NK cells are known to limit growth and expansion of cancer stem cells and oral tumors by providing key cytokines such as IFN-γ and TNF-α, which drive differentiation of stem-like/poorly differentiated cancer stem cells. The detailed understanding of how and why their function is affected by the cancer microenvironment is very important for outlining the most efficient NK cell-based immunotherapies for cancer patients. In this regard, we first characterized NK cells from the cancer patients for their IFN-γ secretion, cytotoxic function against the cancer stem cells, and their surface receptors. In previous studies, we demonstrated that IFN-γ plays a dominant role in up-regulation of B7H1, CD54 and MHC1 surface receptor expression and inhibition of tumor growth by differentiating the cancer stem cells, and via inflammatory cytokine release when they are in contact with cancer stem cells. We also showed that induction of NK cell-mediated cytotoxicity resistance and differentiation in the stem cells correlated with the increased expression of CD54, B7H1, and MHCI, and mediated by the combination of membrane-bound or secreted IFN-γ. In this study, we demonstrated that NK media adjusted based cells from cancer patients secreted lower IFN-γ. When we used the NK cell condition media from the cancer patient and healthy NK cells to treat the cancer stem cells, the condition media from cancer patient NK cells was less capable of differentiating the cancer stem cells. The cancer stem cells treated with patient NK cells condition media, were more susceptible to NK cell-mediated cytotoxicity and displayed lower surface expression of CD54, MHC1, and B7H1 when compared to cancer stem cells treated with healthy IFN-γ.

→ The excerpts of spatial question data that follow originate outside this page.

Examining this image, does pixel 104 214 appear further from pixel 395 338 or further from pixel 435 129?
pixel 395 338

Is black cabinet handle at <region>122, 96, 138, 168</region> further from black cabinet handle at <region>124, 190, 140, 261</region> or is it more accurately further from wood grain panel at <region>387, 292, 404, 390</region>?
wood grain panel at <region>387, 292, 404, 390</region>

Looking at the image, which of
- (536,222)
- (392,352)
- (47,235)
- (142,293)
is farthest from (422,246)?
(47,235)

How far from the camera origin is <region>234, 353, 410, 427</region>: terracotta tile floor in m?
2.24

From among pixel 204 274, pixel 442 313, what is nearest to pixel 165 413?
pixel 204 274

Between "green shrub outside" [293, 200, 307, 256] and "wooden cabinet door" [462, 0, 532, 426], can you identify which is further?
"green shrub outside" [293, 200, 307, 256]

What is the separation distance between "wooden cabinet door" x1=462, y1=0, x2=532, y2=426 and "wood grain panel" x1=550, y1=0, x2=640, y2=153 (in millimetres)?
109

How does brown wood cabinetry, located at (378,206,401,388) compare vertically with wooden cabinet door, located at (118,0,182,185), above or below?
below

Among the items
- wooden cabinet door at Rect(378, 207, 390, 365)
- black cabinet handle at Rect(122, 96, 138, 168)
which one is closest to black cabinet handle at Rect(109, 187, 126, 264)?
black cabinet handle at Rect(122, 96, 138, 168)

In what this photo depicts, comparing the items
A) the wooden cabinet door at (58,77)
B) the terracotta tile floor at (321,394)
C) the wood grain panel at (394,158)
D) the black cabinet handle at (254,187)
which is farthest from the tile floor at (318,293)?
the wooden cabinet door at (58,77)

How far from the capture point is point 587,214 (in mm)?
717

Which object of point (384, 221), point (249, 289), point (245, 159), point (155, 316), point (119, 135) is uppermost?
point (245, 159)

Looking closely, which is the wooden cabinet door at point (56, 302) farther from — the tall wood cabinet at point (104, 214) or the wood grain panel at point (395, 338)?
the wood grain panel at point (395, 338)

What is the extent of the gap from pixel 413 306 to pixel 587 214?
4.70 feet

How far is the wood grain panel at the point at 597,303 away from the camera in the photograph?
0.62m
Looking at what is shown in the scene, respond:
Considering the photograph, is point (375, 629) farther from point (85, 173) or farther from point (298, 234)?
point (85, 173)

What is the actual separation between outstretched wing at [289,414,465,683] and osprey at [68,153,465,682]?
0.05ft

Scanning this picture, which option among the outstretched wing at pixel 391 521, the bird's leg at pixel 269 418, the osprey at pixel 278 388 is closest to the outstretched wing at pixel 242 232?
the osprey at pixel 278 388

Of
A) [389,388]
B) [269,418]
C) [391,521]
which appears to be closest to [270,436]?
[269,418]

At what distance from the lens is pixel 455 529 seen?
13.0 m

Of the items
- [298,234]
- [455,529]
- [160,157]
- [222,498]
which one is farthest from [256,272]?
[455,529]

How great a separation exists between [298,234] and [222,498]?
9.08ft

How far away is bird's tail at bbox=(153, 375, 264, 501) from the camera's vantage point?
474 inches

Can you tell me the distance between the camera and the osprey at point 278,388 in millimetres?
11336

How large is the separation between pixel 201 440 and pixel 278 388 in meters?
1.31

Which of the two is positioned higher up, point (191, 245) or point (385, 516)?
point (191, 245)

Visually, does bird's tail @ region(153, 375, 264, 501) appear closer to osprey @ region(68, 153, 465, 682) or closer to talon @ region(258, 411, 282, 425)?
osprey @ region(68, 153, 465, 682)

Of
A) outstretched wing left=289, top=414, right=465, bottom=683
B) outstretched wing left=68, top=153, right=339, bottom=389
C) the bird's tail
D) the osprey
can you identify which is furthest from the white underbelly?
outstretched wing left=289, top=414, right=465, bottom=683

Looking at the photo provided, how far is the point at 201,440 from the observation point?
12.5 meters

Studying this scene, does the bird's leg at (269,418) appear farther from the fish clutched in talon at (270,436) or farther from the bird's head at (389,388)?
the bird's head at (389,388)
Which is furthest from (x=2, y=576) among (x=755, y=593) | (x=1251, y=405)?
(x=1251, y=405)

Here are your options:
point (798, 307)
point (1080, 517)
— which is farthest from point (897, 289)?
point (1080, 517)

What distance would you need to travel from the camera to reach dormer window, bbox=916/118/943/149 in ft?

We also demonstrated that among all the cells we characterized to design a novel strategy to expand highly potent NK cells, osteoclasts fit best based on the NK receptors ligand expression and secreted cytokines required for NK cells expansion and activation. In this regard, we tested the cancer patient osteoclasts (OCs) for their surface expression of MHC1 and MICA/B, both were showed lower expression levels on cancer patient OCs. So, not just the NK cells receptors required for tumor recognition are lower on cancer patient NK cells, but the ligands required to increase the expression of those receptors are also down-modulated in cancer patient OCs. Next, we cultured the cancer patient NK cells with healthy donor OCs, and we were able to increase the surface expression of NKG2D on patient NK cells but, again the cytotoxic activity and IFN-γ were lower in patient NK cells. We confirmed our finding by analyzing the OCs from KRAS mutated mice and hu-BLT mice injected with tumor.
Based on our data, we were not convinced in the use of autologous NK cells to treat the cancer patients, our strategy was to use expanded allogenic NK cells as cancer cell immunotherapy. Next, we tested the expanded allogeneic NK cells in tumor implanted hu-BLT mice. With just one NK cell injection (1.5 million cells), tumor growth was inhibited in the mice. On analyzing the immune cell compartments, NK cell-mediated cytotoxicity and IFN-γ from immune cells was improved significantly. Tumors dissected from animals that received NK therapy showed differentiation profile, high MHC1, CD54 and B7H1 on their surface and lower growth in the culture when compared to tumor dissected from hu-BLT mice without NK cell immunotherapy. It has been known that mature alloreactive NK cells can be safely infused into patients with no increased incidence of graft versus host disease (GvDH). To avoid any kind of risk of GvHD, we can also consider isolating the contaminating T cells from the super-charged NK cells, and injecting the high purity NK cells.